I didn't see O. at the moment he was born, because I was out cold. I remember feeling really happy about waking up, because from the way everyone was freaking out before I went under, I didn't know if that was going to happen. The last thing I remembered was hearing my doctor argue with the anesthesiologist about whether to use general anesthesia or an epidural. I heard the obstetrician ask for some sort of cutting thing and thought, "Oh. My. God. They didn't finish their little anesthesia chat! This is gonna' be a b*tch." I tried to recommend that they just pick one, but the room went dark, so I guess they already had. Waking up, thrilled to be alive, I looked down at my still full belly, turned to my mother and said,

"Oh! They kept the baby in!"

My happiness was short lived. The baby, thankfully, was tiny but fine. And not in my belly. That mountain was all me. That's what happens if you gain 80 pounds. Knowing that, I did it again in my second pregnancy. Some people never learn. To make a long story short, the baby grew and I shrunk. We both reached normal size. All's well that ends well.

Anyhow, I've exceeded my daily allotment of digressions, so I'll stop. Thanks for letting me relive the memories. Now I'm off to pick up my children and squeeze them!

Namasté, y'all!

* And yours, of course. Yours are adorable, as long as they don't get up in my personal space.
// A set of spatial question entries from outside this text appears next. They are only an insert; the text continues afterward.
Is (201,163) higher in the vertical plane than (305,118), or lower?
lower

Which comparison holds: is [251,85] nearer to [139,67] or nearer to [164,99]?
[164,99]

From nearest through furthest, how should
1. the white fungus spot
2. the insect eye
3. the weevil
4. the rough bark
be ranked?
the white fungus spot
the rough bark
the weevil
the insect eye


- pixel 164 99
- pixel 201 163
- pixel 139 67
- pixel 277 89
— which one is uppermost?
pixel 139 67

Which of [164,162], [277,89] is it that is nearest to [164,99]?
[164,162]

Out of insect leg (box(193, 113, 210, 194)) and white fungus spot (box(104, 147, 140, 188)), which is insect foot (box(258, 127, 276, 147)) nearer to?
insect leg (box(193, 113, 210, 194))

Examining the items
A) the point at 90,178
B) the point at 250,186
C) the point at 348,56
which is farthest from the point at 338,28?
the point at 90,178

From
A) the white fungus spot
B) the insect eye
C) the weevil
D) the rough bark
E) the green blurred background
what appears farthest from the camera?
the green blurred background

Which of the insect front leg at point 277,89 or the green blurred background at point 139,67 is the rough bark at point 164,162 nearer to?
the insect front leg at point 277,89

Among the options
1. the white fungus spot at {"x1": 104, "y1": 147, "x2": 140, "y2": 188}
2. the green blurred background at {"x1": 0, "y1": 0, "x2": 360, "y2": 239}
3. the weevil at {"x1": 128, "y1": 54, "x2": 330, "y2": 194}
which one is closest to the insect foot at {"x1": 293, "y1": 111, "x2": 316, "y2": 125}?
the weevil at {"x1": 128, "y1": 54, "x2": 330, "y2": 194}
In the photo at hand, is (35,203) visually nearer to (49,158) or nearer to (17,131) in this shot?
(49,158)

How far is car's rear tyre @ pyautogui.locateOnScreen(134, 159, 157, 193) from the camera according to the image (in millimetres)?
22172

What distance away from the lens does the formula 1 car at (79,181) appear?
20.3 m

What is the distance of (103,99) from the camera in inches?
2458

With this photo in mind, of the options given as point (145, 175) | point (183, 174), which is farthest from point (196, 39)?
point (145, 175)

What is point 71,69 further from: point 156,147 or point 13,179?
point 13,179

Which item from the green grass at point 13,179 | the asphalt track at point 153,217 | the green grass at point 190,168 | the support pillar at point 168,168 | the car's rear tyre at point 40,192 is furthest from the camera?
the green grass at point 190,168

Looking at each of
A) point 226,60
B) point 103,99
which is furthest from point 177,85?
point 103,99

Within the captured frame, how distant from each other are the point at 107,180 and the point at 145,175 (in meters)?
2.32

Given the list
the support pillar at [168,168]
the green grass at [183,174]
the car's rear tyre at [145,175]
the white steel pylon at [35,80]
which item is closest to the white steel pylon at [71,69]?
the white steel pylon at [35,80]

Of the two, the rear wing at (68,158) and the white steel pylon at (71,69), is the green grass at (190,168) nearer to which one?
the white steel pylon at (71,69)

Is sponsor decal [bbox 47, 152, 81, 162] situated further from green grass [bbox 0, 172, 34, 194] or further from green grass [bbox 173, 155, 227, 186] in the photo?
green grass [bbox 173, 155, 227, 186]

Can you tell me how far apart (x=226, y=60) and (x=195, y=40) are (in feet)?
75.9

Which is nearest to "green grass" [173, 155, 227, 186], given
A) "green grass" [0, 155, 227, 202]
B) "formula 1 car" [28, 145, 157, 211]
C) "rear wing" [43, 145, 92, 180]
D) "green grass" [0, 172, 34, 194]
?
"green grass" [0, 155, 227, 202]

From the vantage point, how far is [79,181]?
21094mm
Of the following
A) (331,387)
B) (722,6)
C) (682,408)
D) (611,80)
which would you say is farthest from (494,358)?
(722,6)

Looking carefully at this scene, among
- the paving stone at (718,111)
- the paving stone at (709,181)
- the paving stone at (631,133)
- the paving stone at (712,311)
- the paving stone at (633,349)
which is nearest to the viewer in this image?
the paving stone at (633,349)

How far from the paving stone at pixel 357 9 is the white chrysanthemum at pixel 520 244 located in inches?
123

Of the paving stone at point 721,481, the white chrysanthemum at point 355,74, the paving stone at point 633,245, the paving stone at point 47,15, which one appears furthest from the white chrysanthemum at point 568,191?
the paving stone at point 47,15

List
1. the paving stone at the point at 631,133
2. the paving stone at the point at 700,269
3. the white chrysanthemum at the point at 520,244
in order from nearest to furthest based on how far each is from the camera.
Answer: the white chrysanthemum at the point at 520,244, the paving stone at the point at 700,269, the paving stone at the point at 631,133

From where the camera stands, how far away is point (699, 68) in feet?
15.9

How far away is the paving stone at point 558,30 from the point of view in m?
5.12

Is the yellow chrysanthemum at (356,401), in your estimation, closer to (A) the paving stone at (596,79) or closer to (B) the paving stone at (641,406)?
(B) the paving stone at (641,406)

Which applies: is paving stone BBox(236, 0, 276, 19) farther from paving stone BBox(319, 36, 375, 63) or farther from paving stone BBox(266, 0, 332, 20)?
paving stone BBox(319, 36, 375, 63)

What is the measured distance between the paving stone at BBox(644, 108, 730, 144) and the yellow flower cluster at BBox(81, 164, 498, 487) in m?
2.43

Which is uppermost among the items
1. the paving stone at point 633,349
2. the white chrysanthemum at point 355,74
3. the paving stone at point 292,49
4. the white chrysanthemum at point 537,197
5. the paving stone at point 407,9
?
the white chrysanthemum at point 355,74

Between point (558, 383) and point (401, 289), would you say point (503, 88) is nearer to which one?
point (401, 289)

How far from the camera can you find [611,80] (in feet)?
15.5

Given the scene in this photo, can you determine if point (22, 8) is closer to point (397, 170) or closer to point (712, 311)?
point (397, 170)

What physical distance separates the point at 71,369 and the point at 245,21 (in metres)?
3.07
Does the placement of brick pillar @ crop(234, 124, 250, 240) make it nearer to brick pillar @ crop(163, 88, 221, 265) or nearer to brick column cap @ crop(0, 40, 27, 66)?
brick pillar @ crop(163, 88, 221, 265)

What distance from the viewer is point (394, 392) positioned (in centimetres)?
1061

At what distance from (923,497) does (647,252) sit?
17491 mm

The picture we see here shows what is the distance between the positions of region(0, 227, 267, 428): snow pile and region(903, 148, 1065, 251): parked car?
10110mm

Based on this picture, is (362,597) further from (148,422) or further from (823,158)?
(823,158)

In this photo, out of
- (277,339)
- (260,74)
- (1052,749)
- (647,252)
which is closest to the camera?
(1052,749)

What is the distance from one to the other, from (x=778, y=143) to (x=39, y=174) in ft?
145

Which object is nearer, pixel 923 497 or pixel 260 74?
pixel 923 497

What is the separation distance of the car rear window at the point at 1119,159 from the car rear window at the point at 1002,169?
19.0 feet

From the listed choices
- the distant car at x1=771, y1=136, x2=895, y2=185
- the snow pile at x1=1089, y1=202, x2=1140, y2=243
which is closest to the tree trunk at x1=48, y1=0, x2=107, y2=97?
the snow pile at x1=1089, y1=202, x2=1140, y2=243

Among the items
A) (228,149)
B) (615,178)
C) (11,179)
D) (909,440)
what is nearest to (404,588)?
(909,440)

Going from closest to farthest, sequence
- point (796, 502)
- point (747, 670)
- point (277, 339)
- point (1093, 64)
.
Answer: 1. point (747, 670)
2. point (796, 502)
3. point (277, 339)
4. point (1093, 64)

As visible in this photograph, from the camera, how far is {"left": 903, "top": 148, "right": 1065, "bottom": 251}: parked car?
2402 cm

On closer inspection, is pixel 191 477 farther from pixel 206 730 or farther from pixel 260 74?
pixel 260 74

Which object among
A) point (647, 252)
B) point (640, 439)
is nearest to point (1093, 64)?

** Well, pretty sure. I'm getting too old for that sh*t, yo.

3 comments:

superflippy said...

When I was to reading D-Mac last night, he pointed to a picture where the little boy in the story is distressed and said, "Need uppy?" D-Mac (about the same age as Baby J) believes being picked up and held makes everything better. And really, sometimes it does.

Suzannah said...

The Diet Coke is a good theory. I had, um, a good bit more than you did and my babies would still be in there if they hadn't been retrieved by the doctors at 41 weeks.

ya said...

I'm drinking a Diet Coke now but not getting pregnant. Wtf? Or did I misread your theory?